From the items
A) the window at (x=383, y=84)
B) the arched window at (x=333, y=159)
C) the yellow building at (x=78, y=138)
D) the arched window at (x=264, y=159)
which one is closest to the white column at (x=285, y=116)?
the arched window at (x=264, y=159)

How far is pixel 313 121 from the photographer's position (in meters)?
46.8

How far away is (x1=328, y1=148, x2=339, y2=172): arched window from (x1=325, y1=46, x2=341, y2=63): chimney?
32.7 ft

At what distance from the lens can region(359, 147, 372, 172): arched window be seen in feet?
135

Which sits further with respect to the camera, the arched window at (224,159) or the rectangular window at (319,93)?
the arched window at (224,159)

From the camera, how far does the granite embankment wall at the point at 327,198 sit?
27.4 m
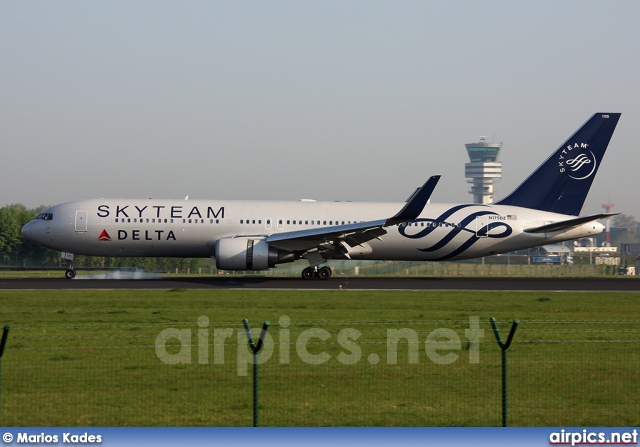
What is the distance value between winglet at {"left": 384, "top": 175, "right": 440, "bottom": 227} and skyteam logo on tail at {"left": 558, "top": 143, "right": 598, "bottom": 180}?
11.0 metres

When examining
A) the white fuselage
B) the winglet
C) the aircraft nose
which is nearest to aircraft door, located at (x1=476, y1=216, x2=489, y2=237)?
the white fuselage

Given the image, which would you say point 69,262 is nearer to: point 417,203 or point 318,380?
point 417,203

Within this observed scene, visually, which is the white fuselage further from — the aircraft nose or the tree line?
the tree line

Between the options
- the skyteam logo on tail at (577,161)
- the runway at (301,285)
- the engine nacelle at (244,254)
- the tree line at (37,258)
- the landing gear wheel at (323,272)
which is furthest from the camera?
the tree line at (37,258)

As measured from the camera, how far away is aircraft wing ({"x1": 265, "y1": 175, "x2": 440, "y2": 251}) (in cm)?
3975

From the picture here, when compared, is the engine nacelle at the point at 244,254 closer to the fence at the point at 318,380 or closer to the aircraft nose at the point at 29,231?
the aircraft nose at the point at 29,231

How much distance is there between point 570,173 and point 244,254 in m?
19.1

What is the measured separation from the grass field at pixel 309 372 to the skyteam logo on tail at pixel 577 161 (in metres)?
21.1

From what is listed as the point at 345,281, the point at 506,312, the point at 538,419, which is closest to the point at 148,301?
the point at 506,312

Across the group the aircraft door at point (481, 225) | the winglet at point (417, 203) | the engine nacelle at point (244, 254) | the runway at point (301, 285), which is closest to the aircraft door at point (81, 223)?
the runway at point (301, 285)

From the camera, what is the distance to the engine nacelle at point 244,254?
41.1 m

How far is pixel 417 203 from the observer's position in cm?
3984

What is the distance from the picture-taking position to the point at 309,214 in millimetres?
45156

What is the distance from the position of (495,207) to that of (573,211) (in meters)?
4.46
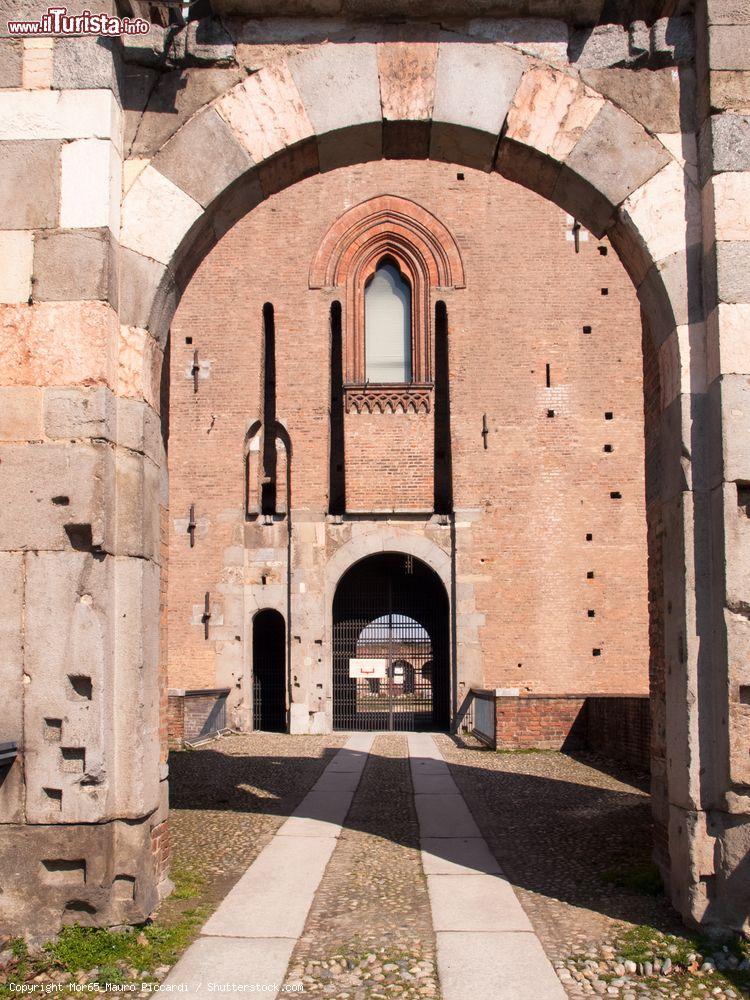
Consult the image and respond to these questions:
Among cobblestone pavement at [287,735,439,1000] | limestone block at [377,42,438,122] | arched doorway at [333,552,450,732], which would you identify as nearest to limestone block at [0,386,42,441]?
limestone block at [377,42,438,122]

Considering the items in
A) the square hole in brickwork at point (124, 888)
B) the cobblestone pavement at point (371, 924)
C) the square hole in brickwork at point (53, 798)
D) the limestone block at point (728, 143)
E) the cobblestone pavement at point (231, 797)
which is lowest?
the cobblestone pavement at point (231, 797)

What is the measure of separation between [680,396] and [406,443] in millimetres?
11582

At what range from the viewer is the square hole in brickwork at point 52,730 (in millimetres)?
4582

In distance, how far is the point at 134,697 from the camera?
15.7 ft

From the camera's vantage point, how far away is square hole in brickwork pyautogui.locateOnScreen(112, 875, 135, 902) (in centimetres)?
461

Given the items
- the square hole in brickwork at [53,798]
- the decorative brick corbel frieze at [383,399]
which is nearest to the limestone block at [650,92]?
the square hole in brickwork at [53,798]

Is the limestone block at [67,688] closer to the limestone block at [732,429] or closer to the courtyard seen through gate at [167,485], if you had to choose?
the courtyard seen through gate at [167,485]

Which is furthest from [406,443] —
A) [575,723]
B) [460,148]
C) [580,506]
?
[460,148]

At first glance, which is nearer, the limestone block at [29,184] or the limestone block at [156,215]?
the limestone block at [29,184]

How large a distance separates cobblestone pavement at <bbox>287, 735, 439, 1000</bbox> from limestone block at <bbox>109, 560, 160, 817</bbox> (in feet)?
3.53

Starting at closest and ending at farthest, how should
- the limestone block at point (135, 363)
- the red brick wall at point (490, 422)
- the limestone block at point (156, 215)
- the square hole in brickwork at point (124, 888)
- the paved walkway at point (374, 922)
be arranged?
1. the paved walkway at point (374, 922)
2. the square hole in brickwork at point (124, 888)
3. the limestone block at point (135, 363)
4. the limestone block at point (156, 215)
5. the red brick wall at point (490, 422)

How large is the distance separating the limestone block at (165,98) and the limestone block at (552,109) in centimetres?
158

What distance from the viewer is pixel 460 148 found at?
5.59m

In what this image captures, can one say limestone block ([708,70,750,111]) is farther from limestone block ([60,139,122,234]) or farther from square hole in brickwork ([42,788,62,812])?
square hole in brickwork ([42,788,62,812])
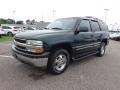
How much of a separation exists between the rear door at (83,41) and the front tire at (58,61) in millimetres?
525

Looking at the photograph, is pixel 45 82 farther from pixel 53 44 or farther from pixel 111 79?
pixel 111 79

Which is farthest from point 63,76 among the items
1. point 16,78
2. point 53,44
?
point 16,78

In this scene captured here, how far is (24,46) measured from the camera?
3742 millimetres

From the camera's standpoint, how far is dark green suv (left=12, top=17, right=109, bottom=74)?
3566 mm

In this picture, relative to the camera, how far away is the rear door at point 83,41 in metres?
4.53

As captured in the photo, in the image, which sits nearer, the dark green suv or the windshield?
the dark green suv

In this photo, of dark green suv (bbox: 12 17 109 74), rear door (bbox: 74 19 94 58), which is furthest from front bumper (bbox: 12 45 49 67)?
rear door (bbox: 74 19 94 58)

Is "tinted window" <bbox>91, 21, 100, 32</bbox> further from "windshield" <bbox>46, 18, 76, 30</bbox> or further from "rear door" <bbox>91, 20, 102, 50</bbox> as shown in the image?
"windshield" <bbox>46, 18, 76, 30</bbox>

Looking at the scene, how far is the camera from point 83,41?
4.75m

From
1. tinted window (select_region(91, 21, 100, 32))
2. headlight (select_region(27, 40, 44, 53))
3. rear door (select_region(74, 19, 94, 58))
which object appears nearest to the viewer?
headlight (select_region(27, 40, 44, 53))

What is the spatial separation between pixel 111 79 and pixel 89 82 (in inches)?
29.5

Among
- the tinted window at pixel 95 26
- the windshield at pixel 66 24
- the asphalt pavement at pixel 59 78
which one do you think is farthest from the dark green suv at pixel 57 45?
the asphalt pavement at pixel 59 78

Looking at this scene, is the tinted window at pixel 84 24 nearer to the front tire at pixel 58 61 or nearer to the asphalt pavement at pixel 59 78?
the front tire at pixel 58 61

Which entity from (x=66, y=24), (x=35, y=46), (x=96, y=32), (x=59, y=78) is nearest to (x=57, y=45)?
(x=35, y=46)
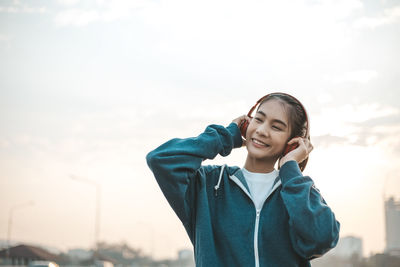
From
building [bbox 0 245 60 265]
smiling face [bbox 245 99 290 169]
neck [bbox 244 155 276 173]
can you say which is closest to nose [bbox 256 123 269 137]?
smiling face [bbox 245 99 290 169]

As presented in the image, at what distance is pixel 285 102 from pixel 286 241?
0.75m

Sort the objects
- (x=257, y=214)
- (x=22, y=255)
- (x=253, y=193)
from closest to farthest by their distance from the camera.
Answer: (x=257, y=214)
(x=253, y=193)
(x=22, y=255)

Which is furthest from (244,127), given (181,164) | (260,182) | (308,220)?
(308,220)

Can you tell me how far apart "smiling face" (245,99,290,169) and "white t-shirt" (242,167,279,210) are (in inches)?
2.3

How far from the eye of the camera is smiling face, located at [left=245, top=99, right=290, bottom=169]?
3016 millimetres

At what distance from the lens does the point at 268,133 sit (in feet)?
Answer: 9.88

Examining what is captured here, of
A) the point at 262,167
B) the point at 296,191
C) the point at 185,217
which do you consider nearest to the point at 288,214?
the point at 296,191

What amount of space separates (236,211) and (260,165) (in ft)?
1.03

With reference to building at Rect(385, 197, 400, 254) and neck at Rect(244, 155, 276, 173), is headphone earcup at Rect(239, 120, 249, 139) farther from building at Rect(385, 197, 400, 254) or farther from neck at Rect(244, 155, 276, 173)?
building at Rect(385, 197, 400, 254)

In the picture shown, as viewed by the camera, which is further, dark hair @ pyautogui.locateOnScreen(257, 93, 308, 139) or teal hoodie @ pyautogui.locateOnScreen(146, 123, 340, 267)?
dark hair @ pyautogui.locateOnScreen(257, 93, 308, 139)

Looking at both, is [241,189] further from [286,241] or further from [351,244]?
[351,244]

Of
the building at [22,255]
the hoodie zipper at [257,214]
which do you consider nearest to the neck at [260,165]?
the hoodie zipper at [257,214]

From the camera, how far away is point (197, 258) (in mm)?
2887

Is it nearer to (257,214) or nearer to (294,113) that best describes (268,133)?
(294,113)
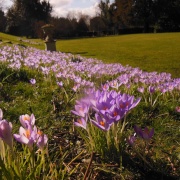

Written problem >> In the records, take the part that opens with the line containing "Is it nearer" and runs through the end of the records. Rewrite that part with "best describes" changed to "best fits", keep everything else the same, and leave the pictures out of the answer.

Task answer >>
Is it nearer to (257,214) or nearer to (294,113) that best fits (268,133)?
(294,113)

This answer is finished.